CEC, Cholesterol efflux capacity; ORAC, oxygen radical absorbance capacity; MDA-LDL, malondialdehyde modified-low density lipoprotein.

Values are expressed correlation coefficients; r or rs (p values ).

Values are analyzed using Pearson’s or Spearman’s rank correlation. ＊p＜0.05; ＊＊p＜0.01

†Total tocopherols are the sum of α-tocopherol and γ-tocopherol.

‡Total carotenoids are the sum of lutein, zeaxanthin, β-cryptoxanthin, α-carotene, β-carotene and lycopene.

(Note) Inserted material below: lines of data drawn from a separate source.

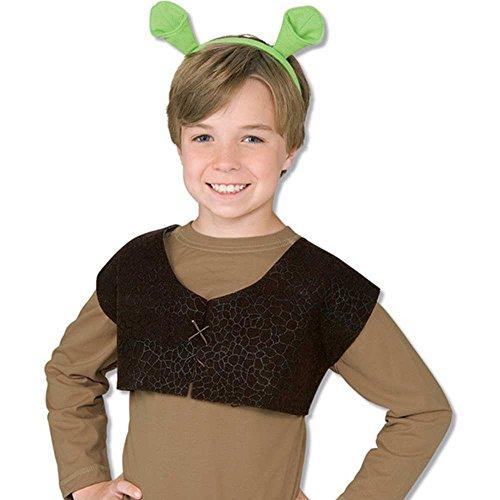 Shrek Kids Costume (Shrek Ears and Vest Costume Accessory Kit)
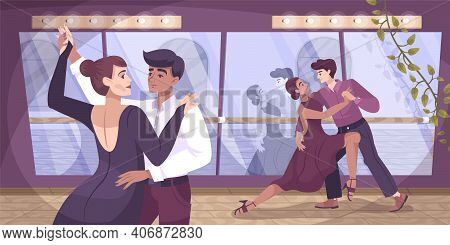 Dancer Ballroom Flat Composition With Pair Of Dancers Couple In Training Room With Lights And Mirror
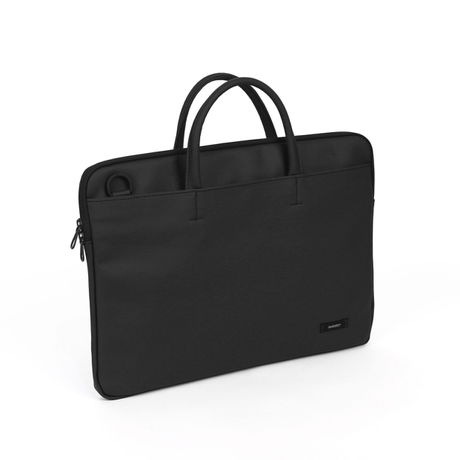 Slim Briefcase (BLACK)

Fig.1. Correlation between changes in CEC and serum α and γ- tocopherol concentrations at 3 and 6 months

n=98, Correlation between changes in CEC and (A) serum α-tocopherol and (B) γ-tocopherol.

The statistical significances of correlations were assessed using the non-parametric Spearman’s ranked test. Changes in CEC correlated positively with changes in serum α and γ-tocopherol.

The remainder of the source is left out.